## EXERCISE INSTRUCTIONS
Your response should consist of the entries below, reproduced exactly and without their images.

## SOURCE INFORMATION

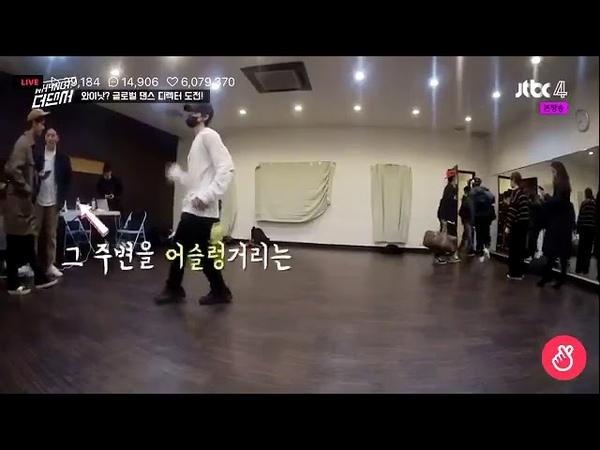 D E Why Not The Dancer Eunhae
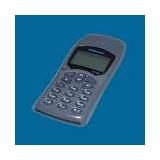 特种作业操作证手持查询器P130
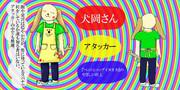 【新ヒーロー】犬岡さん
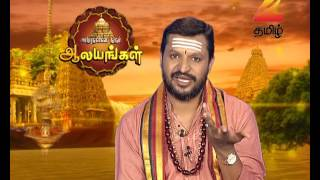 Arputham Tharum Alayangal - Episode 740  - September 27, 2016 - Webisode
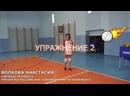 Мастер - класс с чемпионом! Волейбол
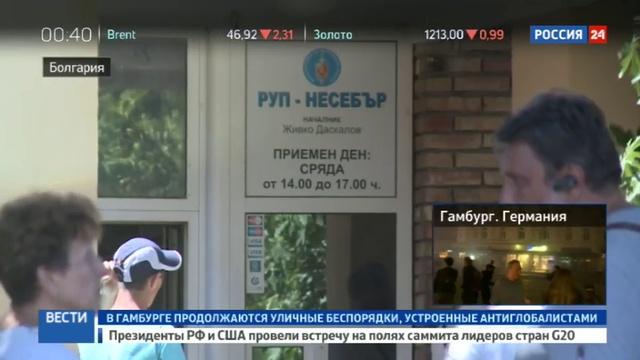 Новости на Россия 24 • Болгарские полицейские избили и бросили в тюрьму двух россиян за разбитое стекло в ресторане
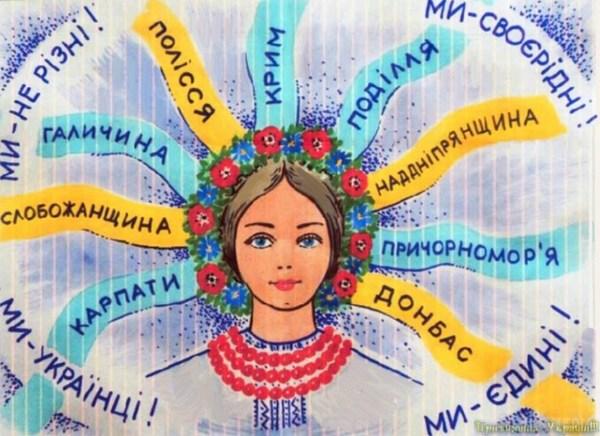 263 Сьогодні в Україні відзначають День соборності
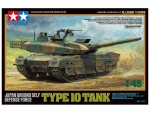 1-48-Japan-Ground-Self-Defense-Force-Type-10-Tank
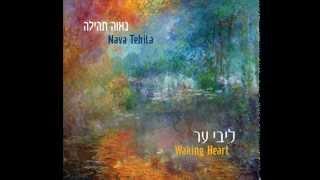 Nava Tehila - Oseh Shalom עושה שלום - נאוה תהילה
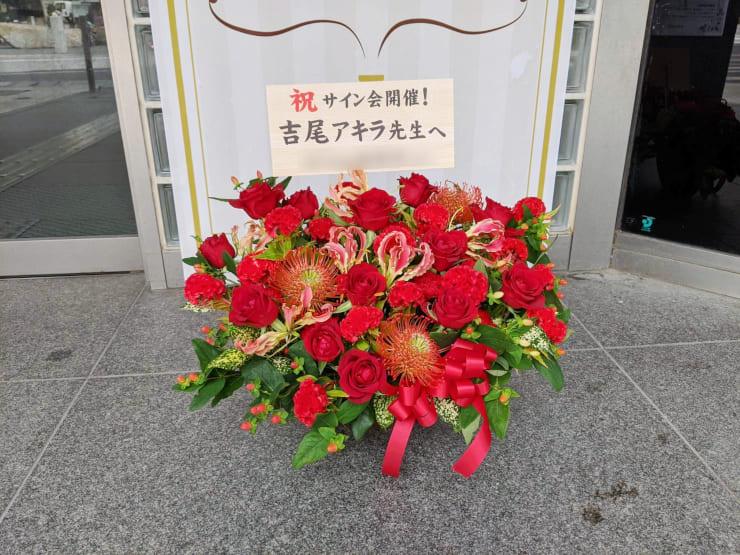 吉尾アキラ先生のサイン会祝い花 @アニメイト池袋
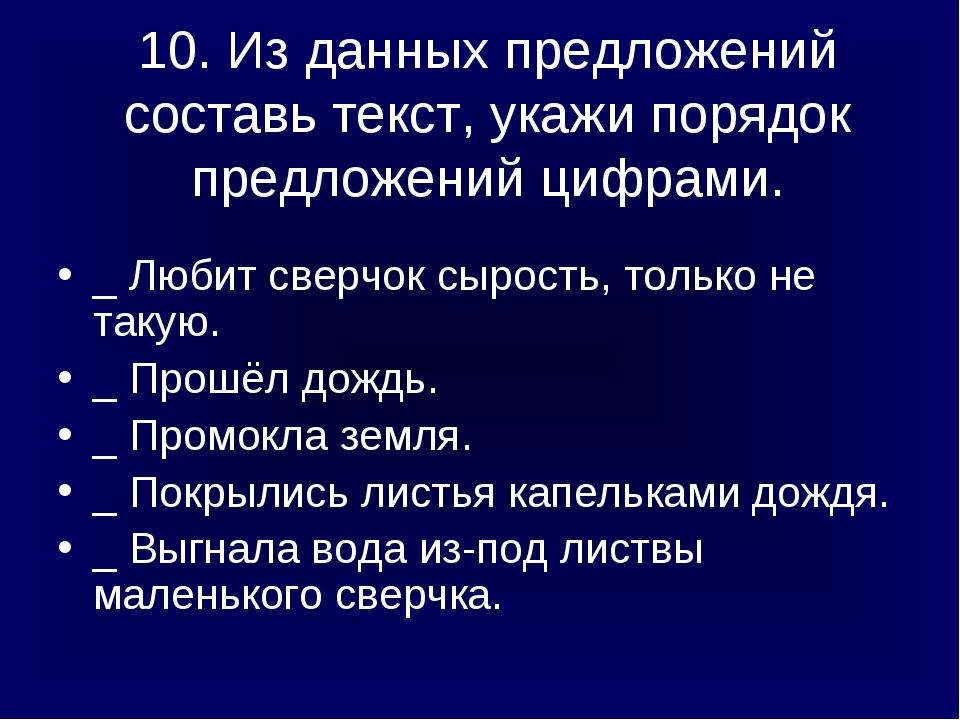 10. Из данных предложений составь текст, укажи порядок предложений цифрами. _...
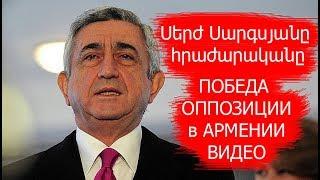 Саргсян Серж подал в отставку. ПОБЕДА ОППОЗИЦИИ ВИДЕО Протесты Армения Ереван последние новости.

## THE COMPLETED TASK
 D E Why Not The Dancer Eunhae
 特种作业操作证手持查询器P130
 【新ヒーロー】犬岡さん
 Arputham Tharum Alayangal - Episode 740  - September 27, 2016 - Webisode
 Мастер - класс с чемпионом! Волейбол
 Новости на Россия 24 • Болгарские полицейские избили и бросили в тюрьму двух россиян за разбитое стекло в ресторане
 263 Сьогодні в Україні відзначають День соборності
 1-48-Japan-Ground-Self-Defense-Force-Type-10-Tank
 Nava Tehila - Oseh Shalom עושה שלום - נאוה תהילה
 吉尾アキラ先生のサイン会祝い花 @アニメイト池袋
 10. Из данных предложений составь текст, укажи порядок предложений цифрами. _...
 Саргсян Серж подал в отставку. ПОБЕДА ОППОЗИЦИИ ВИДЕО Протесты Армения Ереван последние новости.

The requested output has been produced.